Decision trees are among the simpler and the most interpretable machine learning models. They can be used as both classifiers and regressors. The nodes in a decision tree correspond to decisions concerning a certain attribute of the input sample. The branches correspond to the possible alternatives. Leaves of the tree correspond to the outcomes: the outputs of the decision tree. To give an instance, in the tree below we are deciding whether to have an ice cream (outcome Y) or not (outcome N) based on the quality of the ice cream and of the cone.

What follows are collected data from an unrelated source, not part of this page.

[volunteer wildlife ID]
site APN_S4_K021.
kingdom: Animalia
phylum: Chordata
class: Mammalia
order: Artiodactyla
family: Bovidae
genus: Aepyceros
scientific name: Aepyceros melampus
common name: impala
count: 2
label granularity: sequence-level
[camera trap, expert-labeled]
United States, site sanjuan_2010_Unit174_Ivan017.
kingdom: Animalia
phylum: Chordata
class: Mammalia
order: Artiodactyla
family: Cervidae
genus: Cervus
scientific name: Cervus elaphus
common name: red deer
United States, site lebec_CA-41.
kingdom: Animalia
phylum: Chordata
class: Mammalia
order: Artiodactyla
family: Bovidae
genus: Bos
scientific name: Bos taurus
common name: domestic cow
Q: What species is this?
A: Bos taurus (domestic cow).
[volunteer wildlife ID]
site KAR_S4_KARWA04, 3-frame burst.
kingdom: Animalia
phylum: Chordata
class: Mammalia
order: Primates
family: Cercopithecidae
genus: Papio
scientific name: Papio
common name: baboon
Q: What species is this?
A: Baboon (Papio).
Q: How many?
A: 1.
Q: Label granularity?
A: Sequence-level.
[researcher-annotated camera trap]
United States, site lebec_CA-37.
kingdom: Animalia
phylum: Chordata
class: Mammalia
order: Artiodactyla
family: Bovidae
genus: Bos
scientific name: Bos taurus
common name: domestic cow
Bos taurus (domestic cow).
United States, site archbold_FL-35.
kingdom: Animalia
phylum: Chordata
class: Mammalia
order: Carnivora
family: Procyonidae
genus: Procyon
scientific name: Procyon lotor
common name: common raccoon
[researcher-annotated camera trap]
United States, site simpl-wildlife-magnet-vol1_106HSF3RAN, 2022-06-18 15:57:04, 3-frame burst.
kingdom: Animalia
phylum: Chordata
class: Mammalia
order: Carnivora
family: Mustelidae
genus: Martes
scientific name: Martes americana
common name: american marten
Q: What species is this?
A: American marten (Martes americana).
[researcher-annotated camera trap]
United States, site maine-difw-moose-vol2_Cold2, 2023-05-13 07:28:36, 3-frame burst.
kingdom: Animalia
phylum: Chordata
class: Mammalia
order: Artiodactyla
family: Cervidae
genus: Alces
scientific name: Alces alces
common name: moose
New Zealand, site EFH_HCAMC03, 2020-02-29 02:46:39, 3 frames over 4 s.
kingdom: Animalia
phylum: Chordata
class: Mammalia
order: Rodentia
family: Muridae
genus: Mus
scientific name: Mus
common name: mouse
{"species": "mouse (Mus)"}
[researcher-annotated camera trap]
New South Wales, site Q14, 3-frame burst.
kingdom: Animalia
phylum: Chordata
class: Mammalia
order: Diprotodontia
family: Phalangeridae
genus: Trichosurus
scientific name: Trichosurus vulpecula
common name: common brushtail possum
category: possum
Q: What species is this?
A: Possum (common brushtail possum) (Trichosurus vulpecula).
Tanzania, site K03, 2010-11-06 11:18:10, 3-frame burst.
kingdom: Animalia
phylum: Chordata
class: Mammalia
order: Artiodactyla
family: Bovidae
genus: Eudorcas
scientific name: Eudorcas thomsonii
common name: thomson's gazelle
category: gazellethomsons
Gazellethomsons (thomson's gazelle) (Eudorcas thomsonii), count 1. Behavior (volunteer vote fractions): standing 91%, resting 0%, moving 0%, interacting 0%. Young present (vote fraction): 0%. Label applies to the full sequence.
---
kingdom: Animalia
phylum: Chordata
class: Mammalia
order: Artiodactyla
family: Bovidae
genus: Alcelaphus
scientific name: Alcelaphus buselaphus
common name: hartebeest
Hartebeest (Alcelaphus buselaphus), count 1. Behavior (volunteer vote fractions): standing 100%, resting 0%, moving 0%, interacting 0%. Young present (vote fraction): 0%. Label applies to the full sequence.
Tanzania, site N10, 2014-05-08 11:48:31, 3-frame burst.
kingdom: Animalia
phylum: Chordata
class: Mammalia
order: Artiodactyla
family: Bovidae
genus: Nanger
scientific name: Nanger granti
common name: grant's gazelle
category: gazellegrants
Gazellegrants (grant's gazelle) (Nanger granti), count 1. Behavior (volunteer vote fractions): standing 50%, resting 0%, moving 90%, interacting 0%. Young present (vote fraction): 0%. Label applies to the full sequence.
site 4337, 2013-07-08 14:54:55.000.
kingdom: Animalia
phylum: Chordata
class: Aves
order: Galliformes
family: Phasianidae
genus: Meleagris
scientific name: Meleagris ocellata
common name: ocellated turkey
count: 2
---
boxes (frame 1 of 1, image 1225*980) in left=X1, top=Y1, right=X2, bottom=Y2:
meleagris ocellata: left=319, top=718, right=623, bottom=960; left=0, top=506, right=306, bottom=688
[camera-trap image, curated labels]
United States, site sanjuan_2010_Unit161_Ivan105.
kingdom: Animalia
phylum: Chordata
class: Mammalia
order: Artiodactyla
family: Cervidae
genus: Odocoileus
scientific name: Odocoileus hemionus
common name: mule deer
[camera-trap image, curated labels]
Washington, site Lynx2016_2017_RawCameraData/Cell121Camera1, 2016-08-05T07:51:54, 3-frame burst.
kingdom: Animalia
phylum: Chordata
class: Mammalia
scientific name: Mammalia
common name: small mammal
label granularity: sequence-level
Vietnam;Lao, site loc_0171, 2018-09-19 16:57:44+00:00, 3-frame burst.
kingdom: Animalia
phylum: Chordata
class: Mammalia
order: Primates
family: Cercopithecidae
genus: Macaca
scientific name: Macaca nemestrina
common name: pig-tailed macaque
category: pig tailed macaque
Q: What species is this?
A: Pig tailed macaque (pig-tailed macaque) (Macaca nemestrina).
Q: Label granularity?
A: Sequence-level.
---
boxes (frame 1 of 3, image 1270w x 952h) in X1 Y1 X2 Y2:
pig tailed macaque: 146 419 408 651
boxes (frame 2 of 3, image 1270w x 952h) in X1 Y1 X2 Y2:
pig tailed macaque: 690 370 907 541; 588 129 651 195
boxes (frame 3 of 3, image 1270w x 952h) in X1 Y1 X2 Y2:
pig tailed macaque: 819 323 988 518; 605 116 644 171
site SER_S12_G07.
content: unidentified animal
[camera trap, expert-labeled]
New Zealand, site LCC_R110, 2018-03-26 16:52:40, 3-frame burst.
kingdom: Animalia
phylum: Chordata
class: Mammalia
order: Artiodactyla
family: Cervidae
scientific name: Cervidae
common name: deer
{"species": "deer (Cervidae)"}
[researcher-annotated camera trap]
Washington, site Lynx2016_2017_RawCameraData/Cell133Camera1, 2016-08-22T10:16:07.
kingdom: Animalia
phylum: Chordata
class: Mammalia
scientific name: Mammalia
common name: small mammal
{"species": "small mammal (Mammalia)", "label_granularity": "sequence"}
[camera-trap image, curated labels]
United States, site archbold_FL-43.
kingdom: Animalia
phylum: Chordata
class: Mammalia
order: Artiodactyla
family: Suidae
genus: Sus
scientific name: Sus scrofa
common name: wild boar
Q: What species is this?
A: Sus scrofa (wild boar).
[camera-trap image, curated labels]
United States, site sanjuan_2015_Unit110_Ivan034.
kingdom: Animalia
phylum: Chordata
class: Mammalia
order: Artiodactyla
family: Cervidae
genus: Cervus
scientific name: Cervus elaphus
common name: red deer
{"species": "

Decision tree: an illustrative example.

Given a tabular dataset, it is not difficult to create a branching or a leaf. It is, however, not clear which attributes should be picked first and which later. The way this is generally decided is by picking the attribute which can separate the various outcomes most cleanly. This can be illustrated using the dataset below. If we divide the dataset by cone quality, we end up with three partitions and each of them will contain a mixture of positive and negative outcomes. If we choose to pick attribute cone quality first, two of the partitions will be clean: with purely positive or purely negative outcomes. Only one partition – that for “good” ice cream quality will still be mixed. So we pick ice cream quality first and then use cone quality, but only if the ice cream quality is “good”. This way we typically end up more compact trees.

Two possible partitionings of a dataset.